Task to carry out: Taking the data below, please print only the lines from the line holding "The logo of" to the line holding "stack of milk", inclusive, with pictures omitted.

Input data:
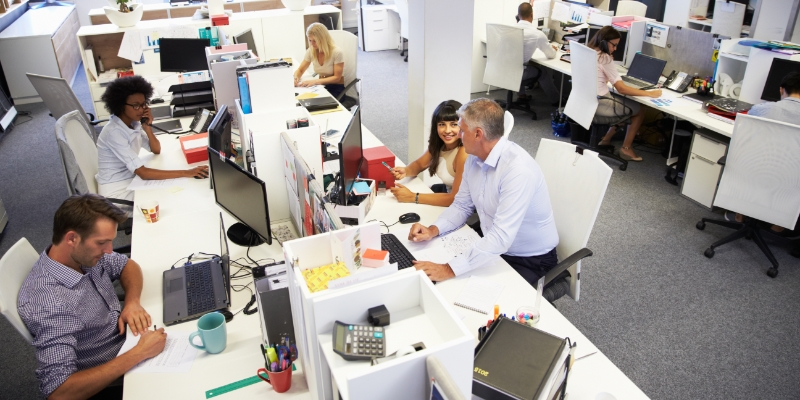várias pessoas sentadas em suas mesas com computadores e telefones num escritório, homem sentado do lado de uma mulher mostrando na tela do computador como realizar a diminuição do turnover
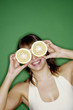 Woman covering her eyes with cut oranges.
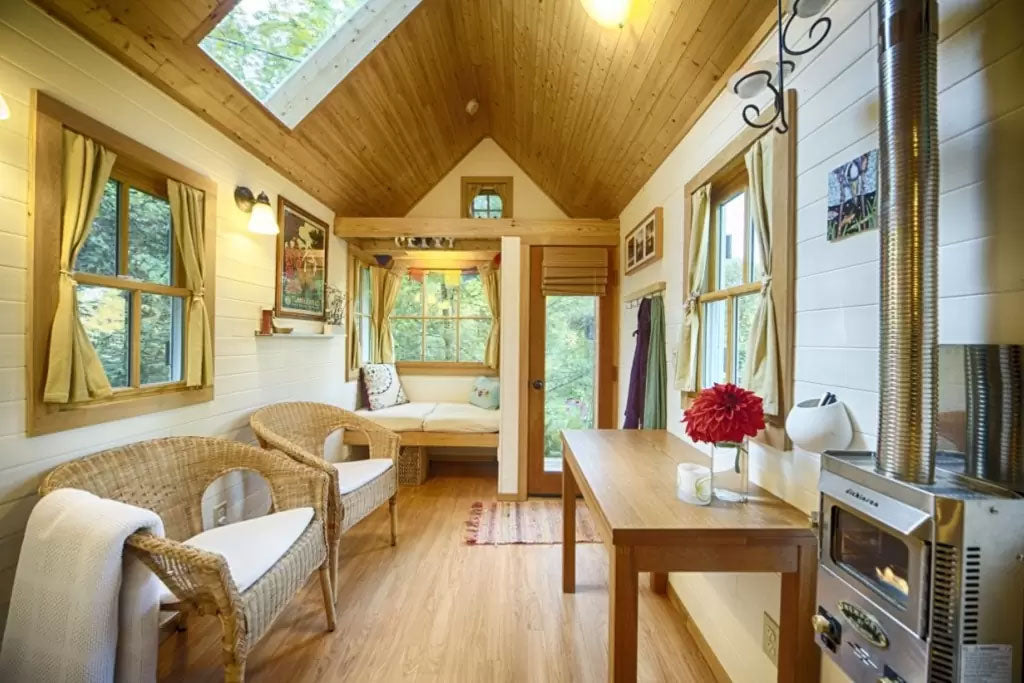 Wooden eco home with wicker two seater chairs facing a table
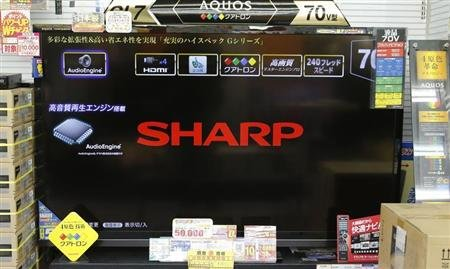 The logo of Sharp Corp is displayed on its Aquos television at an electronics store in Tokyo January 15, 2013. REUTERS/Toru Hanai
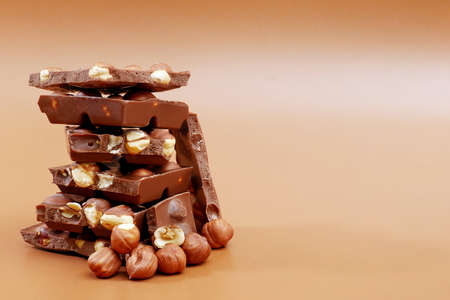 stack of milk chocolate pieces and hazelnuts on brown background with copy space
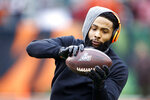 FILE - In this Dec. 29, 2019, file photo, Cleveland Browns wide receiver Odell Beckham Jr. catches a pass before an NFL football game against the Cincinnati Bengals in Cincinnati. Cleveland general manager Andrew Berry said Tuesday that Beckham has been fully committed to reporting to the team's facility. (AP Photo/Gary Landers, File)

Task solution:
 The logo of Sharp Corp is displayed on its Aquos television at an electronics store in Tokyo January 15, 2013. REUTERS/Toru Hanai
 stack of milk chocolate pieces and hazelnuts on brown background with copy space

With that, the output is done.